### [TO DO]
Report each line of the entries that contains the word "function", copied in full.

════

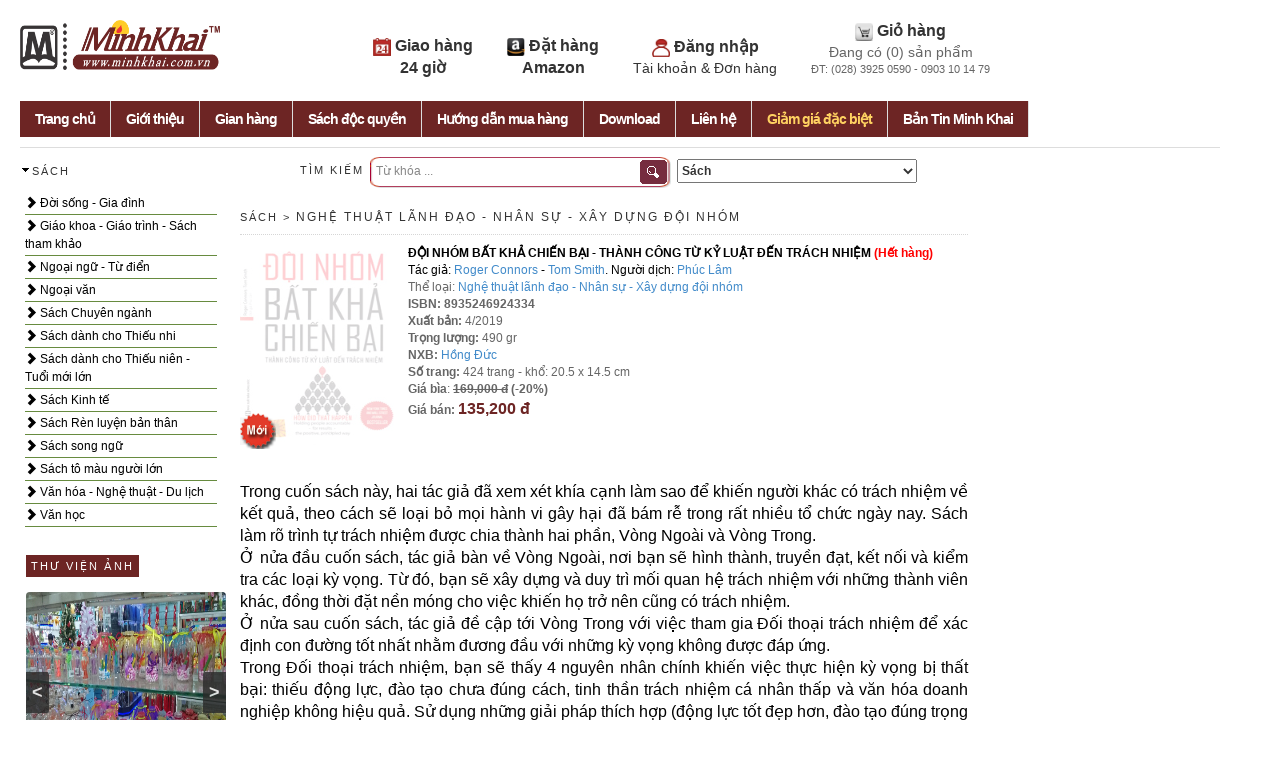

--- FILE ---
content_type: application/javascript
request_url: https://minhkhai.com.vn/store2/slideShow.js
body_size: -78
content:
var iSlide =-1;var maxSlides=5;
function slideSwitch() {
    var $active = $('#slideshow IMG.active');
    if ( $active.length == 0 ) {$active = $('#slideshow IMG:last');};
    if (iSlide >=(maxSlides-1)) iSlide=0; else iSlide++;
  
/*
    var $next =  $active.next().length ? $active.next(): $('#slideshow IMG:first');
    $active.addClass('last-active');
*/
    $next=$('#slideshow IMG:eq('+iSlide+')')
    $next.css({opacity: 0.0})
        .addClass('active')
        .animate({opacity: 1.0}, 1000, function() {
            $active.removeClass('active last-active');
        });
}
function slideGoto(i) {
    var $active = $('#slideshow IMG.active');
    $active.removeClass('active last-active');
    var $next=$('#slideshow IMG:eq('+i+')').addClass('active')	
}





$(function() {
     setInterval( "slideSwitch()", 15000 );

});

════

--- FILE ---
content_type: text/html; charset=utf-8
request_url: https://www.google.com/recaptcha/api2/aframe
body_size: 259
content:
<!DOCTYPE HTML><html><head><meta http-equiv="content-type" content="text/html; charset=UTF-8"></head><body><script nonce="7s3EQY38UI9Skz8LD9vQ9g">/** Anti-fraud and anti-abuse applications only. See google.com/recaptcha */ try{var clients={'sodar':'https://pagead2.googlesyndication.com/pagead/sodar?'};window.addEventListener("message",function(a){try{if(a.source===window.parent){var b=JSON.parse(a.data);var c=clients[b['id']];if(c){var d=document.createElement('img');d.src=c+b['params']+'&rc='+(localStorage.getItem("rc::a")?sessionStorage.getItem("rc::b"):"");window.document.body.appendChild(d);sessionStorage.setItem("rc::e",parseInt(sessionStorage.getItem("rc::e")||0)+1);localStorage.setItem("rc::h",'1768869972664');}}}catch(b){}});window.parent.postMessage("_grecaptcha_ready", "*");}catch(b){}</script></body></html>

════

### [ANSWER]
function slideSwitch() {
        .animate({opacity: 1.0}, 1000, function() {
function slideGoto(i) {
$(function() {
<!DOCTYPE HTML><html><head><meta http-equiv="content-type" content="text/html; charset=UTF-8"></head><body><script nonce="7s3EQY38UI9Skz8LD9vQ9g">/** Anti-fraud and anti-abuse applications only. See google.com/recaptcha */ try{var clients={'sodar':'https://pagead2.googlesyndication.com/pagead/sodar?'};window.addEventListener("message",function(a){try{if(a.source===window.parent){var b=JSON.parse(a.data);var c=clients[b['id']];if(c){var d=document.createElement('img');d.src=c+b['params']+'&rc='+(localStorage.getItem("rc::a")?sessionStorage.getItem("rc::b"):"");window.document.body.appendChild(d);sessionStorage.setItem("rc::e",parseInt(sessionStorage.getItem("rc::e")||0)+1);localStorage.setItem("rc::h",'1768869972664');}}}catch(b){}});window.parent.postMessage("_grecaptcha_ready", "*");}catch(b){}</script></body></html>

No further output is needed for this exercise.